Куча усилий — прахом! Нет бы еще хоть часик потерпеть. Полчасика! Все бы отдала, чтобы увидеть его лицо, когда он попробует те итальянские печенья… Две партии загубила, прежде чем получила абсолютный идеал… И пирожное с манговой пропиткой… Господи, даже думать теперь противно. Мутит, и вкус во рту, как будто лизнула кошачий лоток…
— Конечно-конечно, я все попробую, — торопливо отозвался Веселовский и вылетел из номера.
Ничего он не попробует. Ни-че-го. Наверное, после ее излияний, не захочет и смотреть на выпечку…
Тем временем Валера разложил на кровати брезентовые носилки. Холодная клеенка, которую в детском саду подкладывали под простыню, чтобы дети не замочили матрас.
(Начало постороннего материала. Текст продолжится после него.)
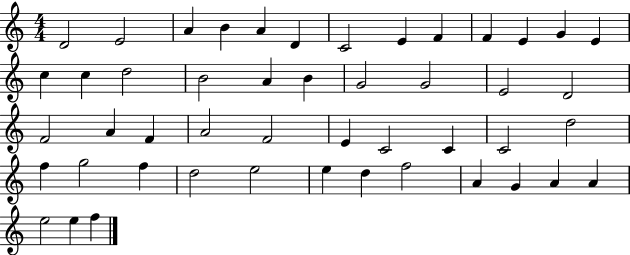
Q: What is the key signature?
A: C major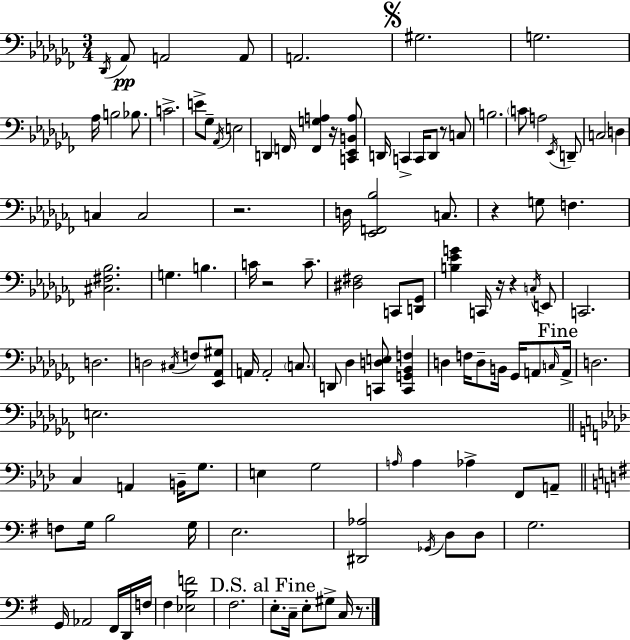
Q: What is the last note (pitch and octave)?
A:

— Простите, а нельзя какое-нибудь обезболивающее? — Ника не хотела клянчить, но голос вышел писклявым, глаза жгло от слез.
— Симптоматику смажем, — почти ласково сказал мужик. — В больнице посмотрят и решат, что с вами делать. Да вы не волнуйтесь, тут минут пятнадцать ехать, там быстренько на стол — и все пройдет.
Врачи взялись за носилки, подняли. Жилистые руки женщины оказались на удивление сильными. Нике было неудобно, что ее тащут, как мешок с картошкой, и до ворот еще далеко. Она хоть и худела, но перышком не была.
— Может, я сама? — робко подала она голос.
Но никто не удостоил эту реплику ответом.
Валера был в головах, Ника видела его подбородок с тонкой белесой ниточкой шрама и пушистые волосы, лезущие из-под ворота, как сирень из-за забора. Теплый он, наверное.
Двери лифта разъехались, и медики сумели по диагонали вместиться со своей ношей. Вот, нашлись и плюсы, что все случилось здесь: в московский лифт они бы втроем и стоймя не вошли. Пришлось бы трястись по лестнице.
— Надо позвонить, чтобы готовили операционную, — вздохнула тетка.
— Разберутся, — бычья шея Валеры начала краснеть от напряжения, словно ему было тяжелее, чем коллеге.
Они вышли в холл, где уже толпились любопытные.
— Вот, держи, — Оксана суетливо пихнула Нике сумочку. — Ты в порядке?
— Будет через пару часов, — отрезала докторша. — Отойдите, не загораживайте проход.
— Может, я помогу нести? — вмешался курьер Вася.
— Донесем, — Валера багровел все сильнее, но сохранял достоинство.
Ника искала глазами Веселовского. Наверное, уже сидит в машине, собирается ехать следом. Такой надежный, и несмотря на свой статус, совершенно земной, родной, добрый… Где же? Пусть режут, потрошат ее, только бы знать, что он рядом. С ним не страшно…
— Оксана, — хрипло позвала Ника. — А ты не знаешь?..
И осеклась. Нельзя, чтобы они знали. Чтобы все поняли. И так будут мусолить: как это Карташова пробралась в номер шефа? На что это она, интересно, рассчитывала? И неважно, будут ли потом отношения. Если он одобрит инвестицию, все решат, что это услуга за услугу. А Ника была не из услужливых.
— Что? — сослуживица подняла брови, жалостливо поджала нижнюю губу.
Как будто в последний путь провожает!
— Ты не знаешь, мои пирожные народу понравились?